The Greco Roman wrestling bout between Russia’s Martin Klein and Alfred Asikainen from Finland went on for more than 11 hours before Klein won. But both men were too exhausted to fight Swede Claes Johansson in the final and he was declared the middleweight champion, with Klein second and Asikainen third. The light-heavyweight final between the Swedish hope Anders Ahlgren and Finn Ivar Böhling was abandoned after nine hours. Both were declared to have lost (!) with no gold awarded. They were given silver medals instead.

The Games were officially ended on 27th July with a banquet at which Coubertin made a hopeful speech about the future. But the First World War broke out two years later and the 1916 Games that were supposed to be in Berlin, were never held. Many of the competitors who took part in Stockholm were killed in the war, while Otto Herschmann, a member of the Austrian silver-medal sabre team and previously a bronze medal winner in 1896 in the 100m freestyle swimming, died in a Nazi concentration camp in Poland in June 1942. He was President of the Austrian Olympic Committee in 1912, making him the only sitting national OC President to win an Olympic medal.
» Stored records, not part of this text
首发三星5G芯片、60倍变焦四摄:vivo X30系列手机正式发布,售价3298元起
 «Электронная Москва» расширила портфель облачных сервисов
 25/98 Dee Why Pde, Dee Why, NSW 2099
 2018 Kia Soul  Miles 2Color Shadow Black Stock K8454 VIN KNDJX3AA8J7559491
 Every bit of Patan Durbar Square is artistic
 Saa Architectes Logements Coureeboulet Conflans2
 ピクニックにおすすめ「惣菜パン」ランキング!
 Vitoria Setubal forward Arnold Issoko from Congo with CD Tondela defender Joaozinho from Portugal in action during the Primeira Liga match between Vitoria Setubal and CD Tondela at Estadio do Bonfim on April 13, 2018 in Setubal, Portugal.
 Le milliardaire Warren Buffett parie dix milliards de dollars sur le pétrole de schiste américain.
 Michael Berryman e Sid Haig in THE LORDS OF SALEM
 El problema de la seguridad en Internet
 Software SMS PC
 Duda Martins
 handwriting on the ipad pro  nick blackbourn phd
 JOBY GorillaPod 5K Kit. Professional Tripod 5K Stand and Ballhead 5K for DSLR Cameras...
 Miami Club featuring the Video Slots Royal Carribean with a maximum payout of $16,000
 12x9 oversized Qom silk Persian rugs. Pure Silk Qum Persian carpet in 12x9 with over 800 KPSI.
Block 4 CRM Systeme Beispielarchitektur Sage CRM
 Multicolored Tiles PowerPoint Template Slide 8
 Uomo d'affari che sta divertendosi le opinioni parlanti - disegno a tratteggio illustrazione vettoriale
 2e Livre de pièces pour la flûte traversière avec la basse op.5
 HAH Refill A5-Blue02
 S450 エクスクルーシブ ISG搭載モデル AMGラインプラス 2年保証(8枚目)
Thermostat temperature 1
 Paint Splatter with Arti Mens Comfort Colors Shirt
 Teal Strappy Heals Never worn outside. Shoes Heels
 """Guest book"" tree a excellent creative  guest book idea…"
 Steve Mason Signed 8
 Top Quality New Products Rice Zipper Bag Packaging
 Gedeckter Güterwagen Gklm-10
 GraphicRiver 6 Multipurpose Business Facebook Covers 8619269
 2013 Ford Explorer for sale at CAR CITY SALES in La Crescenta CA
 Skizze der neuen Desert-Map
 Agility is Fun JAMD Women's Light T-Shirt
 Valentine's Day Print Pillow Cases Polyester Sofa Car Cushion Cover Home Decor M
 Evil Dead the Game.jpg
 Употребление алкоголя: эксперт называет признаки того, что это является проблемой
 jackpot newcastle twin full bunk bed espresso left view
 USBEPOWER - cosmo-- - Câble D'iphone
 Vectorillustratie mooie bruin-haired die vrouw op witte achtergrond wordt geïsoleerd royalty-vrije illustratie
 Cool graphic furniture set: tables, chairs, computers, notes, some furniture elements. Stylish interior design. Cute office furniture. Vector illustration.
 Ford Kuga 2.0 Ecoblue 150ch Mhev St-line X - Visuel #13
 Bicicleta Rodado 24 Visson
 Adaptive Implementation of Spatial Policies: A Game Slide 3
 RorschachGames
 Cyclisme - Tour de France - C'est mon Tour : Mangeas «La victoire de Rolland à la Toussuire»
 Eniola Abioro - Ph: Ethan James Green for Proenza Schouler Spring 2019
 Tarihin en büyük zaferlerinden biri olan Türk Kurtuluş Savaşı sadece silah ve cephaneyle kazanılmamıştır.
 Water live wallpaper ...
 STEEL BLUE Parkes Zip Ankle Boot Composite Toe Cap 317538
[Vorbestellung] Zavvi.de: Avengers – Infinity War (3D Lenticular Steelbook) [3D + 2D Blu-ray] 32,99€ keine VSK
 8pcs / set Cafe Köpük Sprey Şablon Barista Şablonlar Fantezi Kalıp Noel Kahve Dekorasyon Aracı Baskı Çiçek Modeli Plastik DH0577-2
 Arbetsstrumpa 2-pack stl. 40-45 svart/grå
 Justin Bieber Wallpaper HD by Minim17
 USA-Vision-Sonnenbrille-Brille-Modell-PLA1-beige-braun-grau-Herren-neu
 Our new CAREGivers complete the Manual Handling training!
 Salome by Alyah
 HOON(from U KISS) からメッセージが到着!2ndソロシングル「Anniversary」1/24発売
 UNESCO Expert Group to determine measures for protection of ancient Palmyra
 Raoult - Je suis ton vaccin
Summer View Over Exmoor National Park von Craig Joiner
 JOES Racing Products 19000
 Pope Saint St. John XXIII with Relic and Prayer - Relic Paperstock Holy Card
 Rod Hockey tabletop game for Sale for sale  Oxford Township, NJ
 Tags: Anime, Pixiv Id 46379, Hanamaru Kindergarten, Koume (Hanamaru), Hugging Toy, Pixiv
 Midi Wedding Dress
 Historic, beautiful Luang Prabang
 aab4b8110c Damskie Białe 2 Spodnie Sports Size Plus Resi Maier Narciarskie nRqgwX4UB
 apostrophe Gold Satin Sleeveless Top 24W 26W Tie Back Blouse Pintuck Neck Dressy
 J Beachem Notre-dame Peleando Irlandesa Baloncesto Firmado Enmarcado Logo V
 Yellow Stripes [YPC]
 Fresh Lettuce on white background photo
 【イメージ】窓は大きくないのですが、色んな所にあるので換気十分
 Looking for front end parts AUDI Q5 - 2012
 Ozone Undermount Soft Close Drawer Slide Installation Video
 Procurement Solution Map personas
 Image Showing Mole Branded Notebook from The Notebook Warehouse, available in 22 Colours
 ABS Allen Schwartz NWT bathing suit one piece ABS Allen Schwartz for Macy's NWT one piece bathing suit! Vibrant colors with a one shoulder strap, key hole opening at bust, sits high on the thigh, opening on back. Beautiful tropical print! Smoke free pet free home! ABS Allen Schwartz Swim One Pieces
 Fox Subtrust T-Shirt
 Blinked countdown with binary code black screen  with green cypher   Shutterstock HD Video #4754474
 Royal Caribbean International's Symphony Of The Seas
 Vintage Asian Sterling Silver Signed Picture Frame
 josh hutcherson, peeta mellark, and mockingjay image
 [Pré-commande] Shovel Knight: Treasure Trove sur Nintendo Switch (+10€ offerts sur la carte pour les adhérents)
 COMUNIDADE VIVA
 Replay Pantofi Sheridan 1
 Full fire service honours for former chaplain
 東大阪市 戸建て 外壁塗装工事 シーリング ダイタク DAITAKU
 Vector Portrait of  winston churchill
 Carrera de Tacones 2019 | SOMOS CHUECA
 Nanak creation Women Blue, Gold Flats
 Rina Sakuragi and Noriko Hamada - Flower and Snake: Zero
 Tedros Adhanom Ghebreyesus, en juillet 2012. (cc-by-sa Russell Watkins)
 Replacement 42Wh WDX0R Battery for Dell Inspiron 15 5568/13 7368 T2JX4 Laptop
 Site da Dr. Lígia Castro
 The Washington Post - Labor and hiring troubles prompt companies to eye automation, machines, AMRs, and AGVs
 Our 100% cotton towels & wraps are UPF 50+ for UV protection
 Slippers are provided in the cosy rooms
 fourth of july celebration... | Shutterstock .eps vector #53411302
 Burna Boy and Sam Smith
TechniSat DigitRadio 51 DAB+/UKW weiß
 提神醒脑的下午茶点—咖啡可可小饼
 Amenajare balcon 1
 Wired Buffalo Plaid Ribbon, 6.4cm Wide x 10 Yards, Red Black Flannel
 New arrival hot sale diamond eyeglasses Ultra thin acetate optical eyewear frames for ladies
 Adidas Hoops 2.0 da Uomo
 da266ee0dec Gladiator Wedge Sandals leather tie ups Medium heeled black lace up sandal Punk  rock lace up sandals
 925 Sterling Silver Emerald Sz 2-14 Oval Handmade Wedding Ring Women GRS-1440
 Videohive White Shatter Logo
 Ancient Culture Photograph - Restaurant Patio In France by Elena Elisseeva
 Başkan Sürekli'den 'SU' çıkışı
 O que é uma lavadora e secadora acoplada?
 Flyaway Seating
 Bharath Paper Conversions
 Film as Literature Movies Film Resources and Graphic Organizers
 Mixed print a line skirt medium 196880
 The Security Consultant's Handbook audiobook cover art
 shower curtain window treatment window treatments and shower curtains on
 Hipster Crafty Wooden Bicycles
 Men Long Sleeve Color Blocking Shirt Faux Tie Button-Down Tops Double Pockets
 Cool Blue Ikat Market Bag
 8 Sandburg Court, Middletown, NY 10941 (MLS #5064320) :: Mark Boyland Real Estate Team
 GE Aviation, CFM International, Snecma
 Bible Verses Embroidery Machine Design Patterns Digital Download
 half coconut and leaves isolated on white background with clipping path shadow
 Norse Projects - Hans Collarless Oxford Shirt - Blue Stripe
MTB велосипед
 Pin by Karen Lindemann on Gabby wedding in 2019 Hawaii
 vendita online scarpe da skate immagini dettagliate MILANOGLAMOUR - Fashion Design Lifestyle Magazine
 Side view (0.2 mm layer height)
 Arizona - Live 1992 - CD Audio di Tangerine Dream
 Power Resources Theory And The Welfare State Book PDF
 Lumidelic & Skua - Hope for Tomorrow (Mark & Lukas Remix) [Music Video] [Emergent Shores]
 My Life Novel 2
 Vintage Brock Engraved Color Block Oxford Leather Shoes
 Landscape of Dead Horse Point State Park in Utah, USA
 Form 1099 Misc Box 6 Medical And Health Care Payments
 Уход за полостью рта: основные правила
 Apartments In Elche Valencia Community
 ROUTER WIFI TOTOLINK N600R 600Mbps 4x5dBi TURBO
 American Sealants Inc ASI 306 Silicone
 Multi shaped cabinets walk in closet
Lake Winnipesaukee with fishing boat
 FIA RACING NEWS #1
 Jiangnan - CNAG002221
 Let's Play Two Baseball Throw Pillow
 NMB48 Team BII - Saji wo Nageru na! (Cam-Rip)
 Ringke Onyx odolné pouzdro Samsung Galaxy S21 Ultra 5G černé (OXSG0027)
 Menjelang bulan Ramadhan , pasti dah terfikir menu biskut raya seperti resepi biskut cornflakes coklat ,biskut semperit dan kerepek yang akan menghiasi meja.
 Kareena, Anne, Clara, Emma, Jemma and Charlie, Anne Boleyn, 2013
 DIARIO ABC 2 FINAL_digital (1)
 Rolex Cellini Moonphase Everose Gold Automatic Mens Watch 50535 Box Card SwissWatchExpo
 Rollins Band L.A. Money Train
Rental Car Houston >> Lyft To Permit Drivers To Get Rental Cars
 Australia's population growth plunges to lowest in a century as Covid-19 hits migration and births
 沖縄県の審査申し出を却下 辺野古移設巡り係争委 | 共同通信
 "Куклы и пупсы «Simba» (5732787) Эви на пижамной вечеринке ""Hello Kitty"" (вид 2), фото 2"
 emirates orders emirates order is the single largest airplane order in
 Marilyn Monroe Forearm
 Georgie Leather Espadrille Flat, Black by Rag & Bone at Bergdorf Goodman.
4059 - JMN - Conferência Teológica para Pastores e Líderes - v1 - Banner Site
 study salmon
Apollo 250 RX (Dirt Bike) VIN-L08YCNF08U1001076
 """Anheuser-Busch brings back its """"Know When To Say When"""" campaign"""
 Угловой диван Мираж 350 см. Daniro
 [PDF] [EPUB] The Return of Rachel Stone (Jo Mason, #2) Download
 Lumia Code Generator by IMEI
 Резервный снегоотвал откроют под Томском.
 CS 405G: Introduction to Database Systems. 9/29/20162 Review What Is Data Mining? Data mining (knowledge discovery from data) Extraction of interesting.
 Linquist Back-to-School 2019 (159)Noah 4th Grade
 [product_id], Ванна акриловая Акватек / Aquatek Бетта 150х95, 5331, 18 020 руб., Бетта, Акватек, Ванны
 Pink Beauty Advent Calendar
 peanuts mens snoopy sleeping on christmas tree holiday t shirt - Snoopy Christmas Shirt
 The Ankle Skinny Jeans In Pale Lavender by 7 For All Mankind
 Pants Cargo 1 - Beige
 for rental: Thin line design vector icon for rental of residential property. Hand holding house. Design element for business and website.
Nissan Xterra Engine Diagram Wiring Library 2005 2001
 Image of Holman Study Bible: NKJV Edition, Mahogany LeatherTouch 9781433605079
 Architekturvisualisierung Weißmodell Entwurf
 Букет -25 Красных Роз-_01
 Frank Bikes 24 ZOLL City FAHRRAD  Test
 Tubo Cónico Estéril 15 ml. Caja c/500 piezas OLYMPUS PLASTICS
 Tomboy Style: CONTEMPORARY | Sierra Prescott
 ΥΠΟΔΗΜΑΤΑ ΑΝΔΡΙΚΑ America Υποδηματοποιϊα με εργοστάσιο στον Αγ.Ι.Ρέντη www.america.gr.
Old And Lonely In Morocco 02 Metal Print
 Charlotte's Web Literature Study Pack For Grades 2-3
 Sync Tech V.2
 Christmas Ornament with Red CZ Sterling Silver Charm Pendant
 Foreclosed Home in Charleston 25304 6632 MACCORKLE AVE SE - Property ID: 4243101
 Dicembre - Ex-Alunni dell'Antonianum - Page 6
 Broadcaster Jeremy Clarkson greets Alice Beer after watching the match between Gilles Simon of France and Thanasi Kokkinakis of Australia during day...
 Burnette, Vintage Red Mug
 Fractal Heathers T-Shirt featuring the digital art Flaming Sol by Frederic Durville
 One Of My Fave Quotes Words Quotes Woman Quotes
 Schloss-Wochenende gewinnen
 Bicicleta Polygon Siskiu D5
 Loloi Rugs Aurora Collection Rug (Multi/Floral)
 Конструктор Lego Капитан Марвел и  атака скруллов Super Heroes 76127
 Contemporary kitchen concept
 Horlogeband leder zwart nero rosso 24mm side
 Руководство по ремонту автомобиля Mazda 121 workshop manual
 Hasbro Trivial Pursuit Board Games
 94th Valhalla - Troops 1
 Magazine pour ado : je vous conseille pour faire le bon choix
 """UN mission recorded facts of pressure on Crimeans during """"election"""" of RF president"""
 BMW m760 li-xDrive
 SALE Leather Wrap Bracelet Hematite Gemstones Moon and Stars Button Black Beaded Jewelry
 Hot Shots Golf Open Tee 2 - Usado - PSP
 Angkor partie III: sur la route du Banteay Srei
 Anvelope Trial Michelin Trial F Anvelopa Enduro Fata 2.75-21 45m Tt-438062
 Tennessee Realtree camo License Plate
Wednesday, 12 September 2012

Olympics - Sweden and the Games 3

The thorny question of professionalism also raised its head. The star athlete of the Games was Jim Thorpe, who won both the pentathlon and the decathlon as well as performing well in individual events. The Swedish king told him he was the greatest athlete in the world, Tsar Nicholas gave him a jewel-encrusted chalice and he was also presented with a bronze bust of Sweden’s Gustav V, but he was stripped of his medals when it became known he had played minor league baseball in North Carolina for a small sum of money. It was not until long after he had died in poverty that he was officially reinstated. Replicas of the medals were given to his family and there is a memorial plaque to him at the old Olympic Stadium in Stockholm.

The impressive red-brick venue, still in use, was constructed in two years, financed by lotteries as the Riksdag (Parliament) was doubtful about the project. The cost was far greater than originally estimated, so little has changed in that respect too. There was no Olympic Village. The US contingent lived on the boat they came to Stockholm in, while most others stayed at small hotels or rented private rooms.

There were also two tennis events, one indoors, the other out. Both were held before the official opening of the Games, indoors at the beginning of May, outdoors in late June. The covered court tournament attracted a stronger entry as the other one clashed with Wimbledon. There was disappointment for the Swedes in the outdoor mixed doubles final, won by a German pair. The home players would undoubtedly have given a better account of themselves had Sigrid Fick not smashed her partner’s face instead of the ball early in the match. According to the official report of the Games, the incident ‘seemed to put him off his game, for his play fell off tremendously’.

The soccer tournament was popular, with eleven teams, all from Europe, taking part. Britain beat Denmark 4-2 in the final in front of a crowd of 25,000. Eleven of the side’s 15 goals in the tournament were scored by Harold Walden, who later became a popular music-hall comedian. The most remarkable feat, however, came from Gottfried Fuchs of Germany, who scored ten goals in one match, against Russia.